Start of QUOTED PASSAGE
The attacks you’re defending against exploit accumulated context across sessions, not weak authorization boundaries. No component-level policy can see breaches that emerge from individually compliant interactions.

Curious how your framework accounts for this—are you assuming something like persistent intentions emerges during inference?

Phil Windley's avatar

I'm not sure I follow. The idea behind something like OpenClaw is that it makes a plan to accomplish something. That plan includes multiple steps, each of which might involve a tool call. Each of those tool calls can be the object of a policy decision. The results of those policy decisions are information that can be used to feed back into the plan (for replanning purposes).

I think you bring up an interesting point about context and how it plays into this.

PEG's avatar

I think we might be talking past each other. When OpenClaw “makes a plan,” it’s generating tokens that look like plans. When it “replans,” it’s generating different tokens because context changed. There’s no persistent goal being maintained—just stateless predictions.

Your policy can check “is this API call allowed?” but not “does this serve the delegated purpose?” Purpose doesn’t exist as checkable system state—it’s our interpretation of token patterns.

The risk isn’t unauthorized calls. It’s that authorized calls collectively construct a context that drifts the agent beyond your delegation intent. That drift happens in token generation between tool calls, where policy can’t see it.

I wrote more about this framing here if you’re interested: https://thepuzzleanditspieces.substack.com/p/the-agent-that-wasnt-there

Phil Windley's avatar

Thanks for the link and the thoughts. I'm not imagining that the authorization takes intent or the realization of the plan (tokens) into account. This is straightforward PBAC based on the principal (delegate), action (e.g., sendEmail), resource (e.g., email recipient), and context (including delegation parameters). Policy is evaluated and returns permit or deny. Permit allows the agent to take the action, deny, causes the agent to replan.

Daniel Hardman's avatar

Hey, Phil. Great post, and I agree that authorizing agents is tricky and needs to be done continuously. I also strongly agree with your other post that agents are not a good choice for a policy engine due to their probabilistic nature.

I wanted to mention several things that seem adjacent to what you're talking about here, that might pique your interest or feedback.
End of QUOTED PASSAGE
**WORK INSTRUCTION 1**
In the comment thread on agent authorization, what happens when policy evaluation returns deny?
**WORK INSTRUCTION 2**
In the comment thread on agent authorization, why does PEG say a policy cannot check whether an API call serves the delegated purpose? Answer in one to three sentences.
**WORK INSTRUCTION 3**
Carry on the comment thread on agent authorization from its last sentence.
Start of EXTRACTED MATERIAL
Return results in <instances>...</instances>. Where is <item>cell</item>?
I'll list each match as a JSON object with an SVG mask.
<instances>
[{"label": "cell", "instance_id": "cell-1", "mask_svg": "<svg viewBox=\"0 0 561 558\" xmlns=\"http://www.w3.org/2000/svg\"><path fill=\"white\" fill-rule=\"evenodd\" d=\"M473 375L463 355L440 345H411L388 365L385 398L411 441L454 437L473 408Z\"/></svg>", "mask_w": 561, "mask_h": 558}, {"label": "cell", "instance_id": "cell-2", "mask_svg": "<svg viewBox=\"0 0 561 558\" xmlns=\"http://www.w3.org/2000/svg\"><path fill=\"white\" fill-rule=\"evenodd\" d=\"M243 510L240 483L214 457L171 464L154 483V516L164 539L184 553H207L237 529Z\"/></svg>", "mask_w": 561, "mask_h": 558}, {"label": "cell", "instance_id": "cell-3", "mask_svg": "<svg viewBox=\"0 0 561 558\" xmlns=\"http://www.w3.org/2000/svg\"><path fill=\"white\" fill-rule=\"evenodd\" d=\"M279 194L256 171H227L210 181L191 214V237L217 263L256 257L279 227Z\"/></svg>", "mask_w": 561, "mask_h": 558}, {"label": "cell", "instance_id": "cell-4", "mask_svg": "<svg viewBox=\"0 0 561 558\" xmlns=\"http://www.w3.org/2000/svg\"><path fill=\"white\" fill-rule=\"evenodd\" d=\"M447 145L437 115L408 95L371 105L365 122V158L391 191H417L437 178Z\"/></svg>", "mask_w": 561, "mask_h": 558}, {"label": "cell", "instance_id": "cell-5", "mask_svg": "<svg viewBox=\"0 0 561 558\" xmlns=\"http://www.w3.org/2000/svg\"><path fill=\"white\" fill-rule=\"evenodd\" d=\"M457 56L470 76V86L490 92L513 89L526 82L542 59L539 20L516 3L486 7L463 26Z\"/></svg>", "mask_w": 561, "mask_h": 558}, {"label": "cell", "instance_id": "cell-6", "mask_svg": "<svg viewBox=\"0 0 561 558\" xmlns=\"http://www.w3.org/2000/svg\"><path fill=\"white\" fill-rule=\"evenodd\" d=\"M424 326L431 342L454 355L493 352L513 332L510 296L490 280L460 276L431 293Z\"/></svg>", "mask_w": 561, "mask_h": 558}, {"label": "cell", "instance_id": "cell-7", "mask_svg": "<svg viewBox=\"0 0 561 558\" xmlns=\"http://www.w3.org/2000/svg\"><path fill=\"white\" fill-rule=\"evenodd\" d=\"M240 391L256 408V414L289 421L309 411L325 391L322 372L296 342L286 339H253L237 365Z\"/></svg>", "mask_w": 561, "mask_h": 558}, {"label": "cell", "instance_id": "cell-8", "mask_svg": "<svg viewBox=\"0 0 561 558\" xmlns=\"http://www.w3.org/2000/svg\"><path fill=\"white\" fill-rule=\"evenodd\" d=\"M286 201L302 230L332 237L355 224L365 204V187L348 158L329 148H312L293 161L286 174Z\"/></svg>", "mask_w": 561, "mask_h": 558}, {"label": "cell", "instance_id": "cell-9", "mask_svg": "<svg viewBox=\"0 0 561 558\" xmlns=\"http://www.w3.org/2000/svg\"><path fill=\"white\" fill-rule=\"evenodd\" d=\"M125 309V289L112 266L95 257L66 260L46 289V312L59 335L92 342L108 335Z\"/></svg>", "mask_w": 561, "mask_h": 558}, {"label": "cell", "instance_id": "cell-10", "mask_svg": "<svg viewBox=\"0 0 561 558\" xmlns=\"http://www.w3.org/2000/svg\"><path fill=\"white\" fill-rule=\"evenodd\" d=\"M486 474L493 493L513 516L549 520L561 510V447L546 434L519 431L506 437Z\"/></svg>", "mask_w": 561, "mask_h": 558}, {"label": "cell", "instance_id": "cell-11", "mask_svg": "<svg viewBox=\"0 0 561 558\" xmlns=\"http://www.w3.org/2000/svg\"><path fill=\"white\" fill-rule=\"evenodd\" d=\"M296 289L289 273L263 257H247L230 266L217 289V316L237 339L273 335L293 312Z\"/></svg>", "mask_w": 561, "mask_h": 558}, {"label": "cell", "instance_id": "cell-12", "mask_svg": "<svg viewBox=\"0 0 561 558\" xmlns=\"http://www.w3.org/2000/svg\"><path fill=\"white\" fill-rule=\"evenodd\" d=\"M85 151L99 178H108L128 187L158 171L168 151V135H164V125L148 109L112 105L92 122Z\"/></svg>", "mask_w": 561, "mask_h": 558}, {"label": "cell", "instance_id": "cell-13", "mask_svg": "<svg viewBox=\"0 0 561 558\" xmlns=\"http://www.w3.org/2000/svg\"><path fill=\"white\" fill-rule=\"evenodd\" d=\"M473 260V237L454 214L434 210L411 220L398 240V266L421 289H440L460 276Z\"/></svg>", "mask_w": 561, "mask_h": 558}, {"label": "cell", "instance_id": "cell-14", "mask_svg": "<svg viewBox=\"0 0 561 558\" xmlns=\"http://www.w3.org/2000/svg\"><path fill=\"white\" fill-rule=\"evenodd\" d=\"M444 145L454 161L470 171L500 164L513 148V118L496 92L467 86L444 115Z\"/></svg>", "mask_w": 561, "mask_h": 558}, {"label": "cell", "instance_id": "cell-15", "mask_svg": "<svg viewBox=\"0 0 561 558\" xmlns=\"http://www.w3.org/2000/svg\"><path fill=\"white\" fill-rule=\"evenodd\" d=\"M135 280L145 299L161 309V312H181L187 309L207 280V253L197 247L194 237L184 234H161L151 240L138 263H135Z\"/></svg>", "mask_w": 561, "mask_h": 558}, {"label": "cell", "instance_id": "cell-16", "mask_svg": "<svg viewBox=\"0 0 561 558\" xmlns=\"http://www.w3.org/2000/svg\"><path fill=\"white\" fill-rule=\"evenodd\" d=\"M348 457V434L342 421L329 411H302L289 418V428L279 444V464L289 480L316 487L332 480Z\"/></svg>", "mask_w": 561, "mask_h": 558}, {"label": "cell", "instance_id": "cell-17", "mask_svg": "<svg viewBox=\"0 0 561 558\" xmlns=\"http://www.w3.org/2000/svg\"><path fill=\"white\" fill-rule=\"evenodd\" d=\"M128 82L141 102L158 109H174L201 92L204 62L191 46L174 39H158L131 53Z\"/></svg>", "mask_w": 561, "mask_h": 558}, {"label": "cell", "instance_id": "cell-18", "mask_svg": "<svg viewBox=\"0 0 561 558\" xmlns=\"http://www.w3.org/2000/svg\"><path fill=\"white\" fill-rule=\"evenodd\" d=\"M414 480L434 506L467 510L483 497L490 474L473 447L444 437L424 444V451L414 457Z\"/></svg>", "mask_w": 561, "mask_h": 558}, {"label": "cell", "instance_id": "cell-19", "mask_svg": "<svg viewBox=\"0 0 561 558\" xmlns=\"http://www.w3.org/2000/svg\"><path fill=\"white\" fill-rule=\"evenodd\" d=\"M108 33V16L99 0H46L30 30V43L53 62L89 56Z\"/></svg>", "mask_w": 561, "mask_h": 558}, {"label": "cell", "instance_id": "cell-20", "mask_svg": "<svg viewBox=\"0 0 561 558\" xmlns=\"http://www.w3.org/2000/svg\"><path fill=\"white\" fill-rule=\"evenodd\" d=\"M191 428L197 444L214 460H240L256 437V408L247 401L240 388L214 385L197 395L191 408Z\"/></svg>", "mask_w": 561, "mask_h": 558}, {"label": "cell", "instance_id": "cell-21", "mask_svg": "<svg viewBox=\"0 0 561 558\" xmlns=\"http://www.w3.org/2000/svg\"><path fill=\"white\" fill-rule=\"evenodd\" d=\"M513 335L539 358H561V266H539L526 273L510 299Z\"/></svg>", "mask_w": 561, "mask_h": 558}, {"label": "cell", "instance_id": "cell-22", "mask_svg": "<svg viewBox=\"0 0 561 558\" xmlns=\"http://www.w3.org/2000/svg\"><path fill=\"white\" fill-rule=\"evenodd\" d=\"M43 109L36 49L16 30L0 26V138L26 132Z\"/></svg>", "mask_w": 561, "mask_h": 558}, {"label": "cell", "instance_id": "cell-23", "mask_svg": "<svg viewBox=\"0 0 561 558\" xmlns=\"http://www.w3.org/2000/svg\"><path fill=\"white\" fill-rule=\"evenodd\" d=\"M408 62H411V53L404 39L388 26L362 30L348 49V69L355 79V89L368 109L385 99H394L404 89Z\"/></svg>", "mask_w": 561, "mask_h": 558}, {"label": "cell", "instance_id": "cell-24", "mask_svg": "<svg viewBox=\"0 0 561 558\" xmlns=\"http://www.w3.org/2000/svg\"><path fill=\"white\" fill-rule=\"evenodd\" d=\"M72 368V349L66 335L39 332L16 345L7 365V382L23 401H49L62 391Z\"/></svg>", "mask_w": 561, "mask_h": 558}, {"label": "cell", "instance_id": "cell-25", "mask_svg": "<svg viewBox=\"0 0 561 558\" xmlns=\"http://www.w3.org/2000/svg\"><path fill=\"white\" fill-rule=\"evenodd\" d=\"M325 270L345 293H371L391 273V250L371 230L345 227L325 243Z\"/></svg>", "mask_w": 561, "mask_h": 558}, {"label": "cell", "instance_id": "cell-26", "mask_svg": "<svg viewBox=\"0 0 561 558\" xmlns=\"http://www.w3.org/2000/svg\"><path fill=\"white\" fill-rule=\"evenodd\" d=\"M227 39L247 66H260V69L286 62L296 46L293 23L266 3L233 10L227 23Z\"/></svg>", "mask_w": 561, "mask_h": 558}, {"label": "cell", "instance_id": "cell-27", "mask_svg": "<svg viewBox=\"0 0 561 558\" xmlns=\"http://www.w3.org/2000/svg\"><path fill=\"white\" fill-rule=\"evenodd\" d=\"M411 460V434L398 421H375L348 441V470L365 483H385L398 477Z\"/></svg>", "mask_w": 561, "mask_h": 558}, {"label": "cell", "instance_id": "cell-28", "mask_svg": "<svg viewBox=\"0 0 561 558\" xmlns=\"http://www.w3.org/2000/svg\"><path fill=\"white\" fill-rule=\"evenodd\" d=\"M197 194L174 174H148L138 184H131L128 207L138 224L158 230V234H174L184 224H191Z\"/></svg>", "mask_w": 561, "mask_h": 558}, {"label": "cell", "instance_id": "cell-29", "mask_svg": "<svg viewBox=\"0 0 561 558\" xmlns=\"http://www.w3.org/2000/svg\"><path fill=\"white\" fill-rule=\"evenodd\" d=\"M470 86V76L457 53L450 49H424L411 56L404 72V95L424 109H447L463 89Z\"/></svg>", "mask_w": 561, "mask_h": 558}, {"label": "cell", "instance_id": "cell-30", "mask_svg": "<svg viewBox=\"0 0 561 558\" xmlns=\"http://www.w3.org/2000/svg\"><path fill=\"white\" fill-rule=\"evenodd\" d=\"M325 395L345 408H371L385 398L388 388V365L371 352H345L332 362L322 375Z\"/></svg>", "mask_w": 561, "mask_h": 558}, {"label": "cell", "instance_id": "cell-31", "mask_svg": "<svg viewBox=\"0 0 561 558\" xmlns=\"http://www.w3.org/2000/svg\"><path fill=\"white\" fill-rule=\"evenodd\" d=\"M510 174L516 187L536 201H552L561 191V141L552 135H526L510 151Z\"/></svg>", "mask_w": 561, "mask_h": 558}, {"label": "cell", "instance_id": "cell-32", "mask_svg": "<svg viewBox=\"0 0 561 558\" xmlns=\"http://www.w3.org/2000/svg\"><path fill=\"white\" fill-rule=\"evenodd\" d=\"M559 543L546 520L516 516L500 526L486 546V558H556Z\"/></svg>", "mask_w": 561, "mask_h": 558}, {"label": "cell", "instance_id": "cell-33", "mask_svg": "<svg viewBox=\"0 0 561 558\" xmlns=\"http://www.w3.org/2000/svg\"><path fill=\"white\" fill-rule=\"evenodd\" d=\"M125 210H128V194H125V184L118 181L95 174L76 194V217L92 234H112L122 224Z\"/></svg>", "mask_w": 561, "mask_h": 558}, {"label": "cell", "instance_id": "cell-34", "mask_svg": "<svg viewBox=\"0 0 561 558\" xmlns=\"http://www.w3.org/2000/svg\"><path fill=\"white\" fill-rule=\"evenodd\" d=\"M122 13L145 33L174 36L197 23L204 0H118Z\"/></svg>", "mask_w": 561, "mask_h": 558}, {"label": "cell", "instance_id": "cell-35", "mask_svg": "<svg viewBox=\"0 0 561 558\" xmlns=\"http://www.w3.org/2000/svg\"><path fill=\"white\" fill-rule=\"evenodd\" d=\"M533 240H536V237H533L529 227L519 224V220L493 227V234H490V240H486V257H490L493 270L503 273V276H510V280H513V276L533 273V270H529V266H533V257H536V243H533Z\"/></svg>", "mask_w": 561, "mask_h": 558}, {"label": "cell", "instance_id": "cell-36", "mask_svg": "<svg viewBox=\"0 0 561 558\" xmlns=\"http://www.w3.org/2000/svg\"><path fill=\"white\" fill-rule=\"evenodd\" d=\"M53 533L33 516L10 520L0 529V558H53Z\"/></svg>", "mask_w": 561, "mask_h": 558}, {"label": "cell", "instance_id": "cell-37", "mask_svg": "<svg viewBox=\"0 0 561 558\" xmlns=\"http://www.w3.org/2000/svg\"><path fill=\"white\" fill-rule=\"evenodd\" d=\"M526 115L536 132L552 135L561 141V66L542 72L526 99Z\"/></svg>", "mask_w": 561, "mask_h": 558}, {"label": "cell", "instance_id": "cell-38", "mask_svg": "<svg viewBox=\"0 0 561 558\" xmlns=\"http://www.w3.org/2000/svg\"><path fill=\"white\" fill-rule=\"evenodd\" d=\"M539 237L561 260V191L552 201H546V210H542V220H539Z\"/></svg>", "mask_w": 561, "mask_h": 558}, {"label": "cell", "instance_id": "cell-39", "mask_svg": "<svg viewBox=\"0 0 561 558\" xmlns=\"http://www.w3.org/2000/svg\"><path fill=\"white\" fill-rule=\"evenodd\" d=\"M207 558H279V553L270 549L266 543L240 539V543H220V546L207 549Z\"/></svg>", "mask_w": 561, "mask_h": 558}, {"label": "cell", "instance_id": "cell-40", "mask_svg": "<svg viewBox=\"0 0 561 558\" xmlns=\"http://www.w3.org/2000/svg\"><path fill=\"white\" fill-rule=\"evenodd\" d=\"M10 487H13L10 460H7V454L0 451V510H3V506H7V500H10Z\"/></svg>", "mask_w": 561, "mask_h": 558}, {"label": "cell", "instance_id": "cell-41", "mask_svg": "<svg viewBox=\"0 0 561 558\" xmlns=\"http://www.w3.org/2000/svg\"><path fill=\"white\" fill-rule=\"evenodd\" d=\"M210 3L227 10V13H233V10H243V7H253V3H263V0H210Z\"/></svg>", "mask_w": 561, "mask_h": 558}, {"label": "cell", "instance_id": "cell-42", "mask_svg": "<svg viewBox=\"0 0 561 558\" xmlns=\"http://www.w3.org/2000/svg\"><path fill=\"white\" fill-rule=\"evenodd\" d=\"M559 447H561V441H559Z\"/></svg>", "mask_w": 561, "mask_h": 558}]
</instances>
End of EXTRACTED MATERIAL
**OUTPUT 1**
The agent replans.

**OUTPUT 2**
According to PEG, purpose does not exist as checkable system state. It is only our interpretation of token patterns, so a policy can check whether a call is allowed but cannot check whether it serves the delegated purpose.

**OUTPUT 3**
1. A supposition in many discussions about agents is that they have sameness across time and are thus worthy of identity that asserts that sameness. But if an agent changes its model or its training data or its policies, what is really the "same" about it from Time1 to Time2, such that it is worthy of having an identity that connects its existence at those two points? The only sameness in such a model might be the controller's access point, or possibly the agent's stored data used for RAG, or possibly the OAuth tokens it uses to authenticate to external systems. I'm worried that this issue is handwaved past by the designers of A2A and MCP, and represents a fundamental trust gap that can never be filled unless/until we figure out how to associate sameness with an agent in a reliable way. (This may be partly what PEG is alluding to with "stateless pattern matchers... just temporary statistical biases from context", or maybe that's a whole nuther point...)

2. I think the entire digital landscape, but ESPECIALLY agent land, is desperately in need of a concept that I call an "intent boundary", which I have written about here: https://dhh1128.github.io/papers/intent-boundaries.html

3. I 100% agree that the constraints you want to place on agents are mandatory, and I think there should be many more. I did some work on constrained delegation a couple years ago, and it is now becoming relevant to stuff I'm working on in verifiable voice (telco). It could also be applied to agents. See https://github.com/provenant-dev/public-schema/blob/main/gcd/index.md (this doc is KERI-oriented, but same principles could be applied more widely). Implicit in this is that KERI delegation is 2-way (has builtin mechanisms for the delegator holding the delegate accountable and transparent), whereas normal delegation is 1-way (transfer authority and then have no ability to monitor, revoke, prevent its redelegation, etc.).